The photo exhibition which opened on June 10 will run through June 24. The event is held in cooperation with the Embassy of Sweden and Kolga Tbilisi Photo Festival. The photos exhibited are available for sale. The proceeds will be fully transferred to the United Nations Population Fund (UNFPA) account to finance the provision of essential reproductive health services to women and girls affected by the war.

Head of the UNFPA Georgia Country Office Lela Bakradze, Deputy Public Defender of Georgia Ekaterine Skhiladze, author of the Exhibition Dina Oganova and the participants of the photo project spoke about the importance of bodily autonomy.

UNRC & Head of UNFPA Georgia CO look at the postcards
Photo: Gela Bedianashvili/UNFPA

In 2021, UNFPA’s annual flagship report - The State of World Population was dedicated to Bodily Autonomy. Through this groundbreaking report, UNFPA measured both women’s power to make their own decisions about their bodies and the extent to which countries’ laws support or interfere with a woman’s right to make these decisions. The data show a strong link between women’s decision-making power and higher levels of education. 

Bodily autonomy is a cornerstone for achieving gender equality and universal access to sexual and reproductive health and rights. Bodily autonomy for girls and women means they have the power and agency to exercise their choices about what happens to their bodies. In matters related to reproduction and sexuality, bodily autonomy means that women and girls determine their lives and their future, and have the information, services and means to do so free from discrimination, coercion and violence.

Artist Lia Ukleba watching at her photo wearing the same dress
Photo: Gela Bedianashvili/UNFPA

Yet women and girls—and indeed, all people throughout the world — face constraints on their bodily autonomy, and the consequences to their health, well-being and potential in life can be devastating. Intertwined with bodily autonomy is the right to bodily integrity, where people can live free from physical acts to which they do not consent.

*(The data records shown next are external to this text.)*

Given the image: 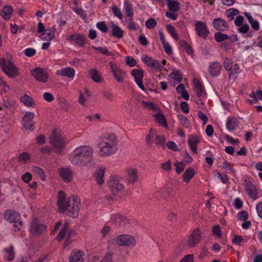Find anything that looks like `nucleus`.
Returning <instances> with one entry per match:
<instances>
[{
	"mask_svg": "<svg viewBox=\"0 0 262 262\" xmlns=\"http://www.w3.org/2000/svg\"><path fill=\"white\" fill-rule=\"evenodd\" d=\"M57 204L60 211L63 212L67 210V214L73 218L78 216L80 206V200L77 195H73L68 199L63 191L58 192Z\"/></svg>",
	"mask_w": 262,
	"mask_h": 262,
	"instance_id": "1",
	"label": "nucleus"
},
{
	"mask_svg": "<svg viewBox=\"0 0 262 262\" xmlns=\"http://www.w3.org/2000/svg\"><path fill=\"white\" fill-rule=\"evenodd\" d=\"M93 152V149L90 146H80L69 155V160L75 165L85 166L92 161Z\"/></svg>",
	"mask_w": 262,
	"mask_h": 262,
	"instance_id": "2",
	"label": "nucleus"
},
{
	"mask_svg": "<svg viewBox=\"0 0 262 262\" xmlns=\"http://www.w3.org/2000/svg\"><path fill=\"white\" fill-rule=\"evenodd\" d=\"M50 142L54 146V151L57 154H61L66 145L62 137L56 133L54 130L51 133L50 138Z\"/></svg>",
	"mask_w": 262,
	"mask_h": 262,
	"instance_id": "3",
	"label": "nucleus"
},
{
	"mask_svg": "<svg viewBox=\"0 0 262 262\" xmlns=\"http://www.w3.org/2000/svg\"><path fill=\"white\" fill-rule=\"evenodd\" d=\"M0 66L5 73L10 78H14L18 75V69L10 60L6 62L5 59H0Z\"/></svg>",
	"mask_w": 262,
	"mask_h": 262,
	"instance_id": "4",
	"label": "nucleus"
},
{
	"mask_svg": "<svg viewBox=\"0 0 262 262\" xmlns=\"http://www.w3.org/2000/svg\"><path fill=\"white\" fill-rule=\"evenodd\" d=\"M107 185L113 195L122 191L124 188L123 184L116 176H111L107 182Z\"/></svg>",
	"mask_w": 262,
	"mask_h": 262,
	"instance_id": "5",
	"label": "nucleus"
},
{
	"mask_svg": "<svg viewBox=\"0 0 262 262\" xmlns=\"http://www.w3.org/2000/svg\"><path fill=\"white\" fill-rule=\"evenodd\" d=\"M4 216L5 219L8 222L13 223L14 224L13 226L15 228L18 227L16 225L17 223L19 226L23 225V222L20 220V215L14 210H6L4 213Z\"/></svg>",
	"mask_w": 262,
	"mask_h": 262,
	"instance_id": "6",
	"label": "nucleus"
},
{
	"mask_svg": "<svg viewBox=\"0 0 262 262\" xmlns=\"http://www.w3.org/2000/svg\"><path fill=\"white\" fill-rule=\"evenodd\" d=\"M47 230L46 225L41 224L38 221L34 218L33 219L31 225L30 232V233L35 236H38L46 232Z\"/></svg>",
	"mask_w": 262,
	"mask_h": 262,
	"instance_id": "7",
	"label": "nucleus"
},
{
	"mask_svg": "<svg viewBox=\"0 0 262 262\" xmlns=\"http://www.w3.org/2000/svg\"><path fill=\"white\" fill-rule=\"evenodd\" d=\"M98 146L100 149V155L101 156H105L115 154L116 152V146L117 145H113L108 143L99 142Z\"/></svg>",
	"mask_w": 262,
	"mask_h": 262,
	"instance_id": "8",
	"label": "nucleus"
},
{
	"mask_svg": "<svg viewBox=\"0 0 262 262\" xmlns=\"http://www.w3.org/2000/svg\"><path fill=\"white\" fill-rule=\"evenodd\" d=\"M116 243L120 246H134L136 244V240L132 235L122 234L118 236Z\"/></svg>",
	"mask_w": 262,
	"mask_h": 262,
	"instance_id": "9",
	"label": "nucleus"
},
{
	"mask_svg": "<svg viewBox=\"0 0 262 262\" xmlns=\"http://www.w3.org/2000/svg\"><path fill=\"white\" fill-rule=\"evenodd\" d=\"M31 75L34 78L41 82H47L48 80L49 75L43 69L36 68L31 71Z\"/></svg>",
	"mask_w": 262,
	"mask_h": 262,
	"instance_id": "10",
	"label": "nucleus"
},
{
	"mask_svg": "<svg viewBox=\"0 0 262 262\" xmlns=\"http://www.w3.org/2000/svg\"><path fill=\"white\" fill-rule=\"evenodd\" d=\"M112 219L115 226L118 228L123 229L130 224L129 220L126 216L120 214L113 215Z\"/></svg>",
	"mask_w": 262,
	"mask_h": 262,
	"instance_id": "11",
	"label": "nucleus"
},
{
	"mask_svg": "<svg viewBox=\"0 0 262 262\" xmlns=\"http://www.w3.org/2000/svg\"><path fill=\"white\" fill-rule=\"evenodd\" d=\"M194 27L195 30L199 37H202L203 39L207 38L209 34V31L205 23L198 21L195 23Z\"/></svg>",
	"mask_w": 262,
	"mask_h": 262,
	"instance_id": "12",
	"label": "nucleus"
},
{
	"mask_svg": "<svg viewBox=\"0 0 262 262\" xmlns=\"http://www.w3.org/2000/svg\"><path fill=\"white\" fill-rule=\"evenodd\" d=\"M109 64L111 71L116 80L119 82H123L125 77L126 73L123 70L118 68L114 62L111 61Z\"/></svg>",
	"mask_w": 262,
	"mask_h": 262,
	"instance_id": "13",
	"label": "nucleus"
},
{
	"mask_svg": "<svg viewBox=\"0 0 262 262\" xmlns=\"http://www.w3.org/2000/svg\"><path fill=\"white\" fill-rule=\"evenodd\" d=\"M201 238L202 235L199 230H194L189 236L187 242L188 246L191 248L194 247L200 242Z\"/></svg>",
	"mask_w": 262,
	"mask_h": 262,
	"instance_id": "14",
	"label": "nucleus"
},
{
	"mask_svg": "<svg viewBox=\"0 0 262 262\" xmlns=\"http://www.w3.org/2000/svg\"><path fill=\"white\" fill-rule=\"evenodd\" d=\"M141 59L143 62L150 68L156 70L159 69L160 71L162 70L163 68V67L160 66L159 61L155 60L146 55H143Z\"/></svg>",
	"mask_w": 262,
	"mask_h": 262,
	"instance_id": "15",
	"label": "nucleus"
},
{
	"mask_svg": "<svg viewBox=\"0 0 262 262\" xmlns=\"http://www.w3.org/2000/svg\"><path fill=\"white\" fill-rule=\"evenodd\" d=\"M34 117V114L32 112H27L23 118V124L26 129H29L32 131L34 129V124L33 122V119Z\"/></svg>",
	"mask_w": 262,
	"mask_h": 262,
	"instance_id": "16",
	"label": "nucleus"
},
{
	"mask_svg": "<svg viewBox=\"0 0 262 262\" xmlns=\"http://www.w3.org/2000/svg\"><path fill=\"white\" fill-rule=\"evenodd\" d=\"M213 28L219 31H224L228 29V23L222 18H215L212 21Z\"/></svg>",
	"mask_w": 262,
	"mask_h": 262,
	"instance_id": "17",
	"label": "nucleus"
},
{
	"mask_svg": "<svg viewBox=\"0 0 262 262\" xmlns=\"http://www.w3.org/2000/svg\"><path fill=\"white\" fill-rule=\"evenodd\" d=\"M100 143H108L113 145H117V137L114 134H104L99 139Z\"/></svg>",
	"mask_w": 262,
	"mask_h": 262,
	"instance_id": "18",
	"label": "nucleus"
},
{
	"mask_svg": "<svg viewBox=\"0 0 262 262\" xmlns=\"http://www.w3.org/2000/svg\"><path fill=\"white\" fill-rule=\"evenodd\" d=\"M84 253L81 250L72 251L69 258V262H84Z\"/></svg>",
	"mask_w": 262,
	"mask_h": 262,
	"instance_id": "19",
	"label": "nucleus"
},
{
	"mask_svg": "<svg viewBox=\"0 0 262 262\" xmlns=\"http://www.w3.org/2000/svg\"><path fill=\"white\" fill-rule=\"evenodd\" d=\"M72 40L80 47H83L85 45V37L79 34H73L69 36L67 40Z\"/></svg>",
	"mask_w": 262,
	"mask_h": 262,
	"instance_id": "20",
	"label": "nucleus"
},
{
	"mask_svg": "<svg viewBox=\"0 0 262 262\" xmlns=\"http://www.w3.org/2000/svg\"><path fill=\"white\" fill-rule=\"evenodd\" d=\"M209 72L212 76H217L220 75L221 70V66L218 62H213L209 66Z\"/></svg>",
	"mask_w": 262,
	"mask_h": 262,
	"instance_id": "21",
	"label": "nucleus"
},
{
	"mask_svg": "<svg viewBox=\"0 0 262 262\" xmlns=\"http://www.w3.org/2000/svg\"><path fill=\"white\" fill-rule=\"evenodd\" d=\"M200 142V139L198 137L194 135H191L188 137V143L190 145V147L193 152L196 154L198 144Z\"/></svg>",
	"mask_w": 262,
	"mask_h": 262,
	"instance_id": "22",
	"label": "nucleus"
},
{
	"mask_svg": "<svg viewBox=\"0 0 262 262\" xmlns=\"http://www.w3.org/2000/svg\"><path fill=\"white\" fill-rule=\"evenodd\" d=\"M105 168L100 167L96 169L94 177L95 179L97 184L101 185L104 183V174L105 172Z\"/></svg>",
	"mask_w": 262,
	"mask_h": 262,
	"instance_id": "23",
	"label": "nucleus"
},
{
	"mask_svg": "<svg viewBox=\"0 0 262 262\" xmlns=\"http://www.w3.org/2000/svg\"><path fill=\"white\" fill-rule=\"evenodd\" d=\"M137 170L135 168H129L127 170V182L128 183H134L138 180Z\"/></svg>",
	"mask_w": 262,
	"mask_h": 262,
	"instance_id": "24",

In the modern world, art is a powerful medium for communicating human rights-related issues and advocating for women’s and girls’ empowerment. With the photo exhibition - “Tell your Daughters” - we tell the stories of more than 20 women, their lives, choices, and the opportunities and challenges they have faced. By means of the power of visual art and documentary photography, we want to explain why bodily autonomy is important for women and girls and what their empowerment means for the society.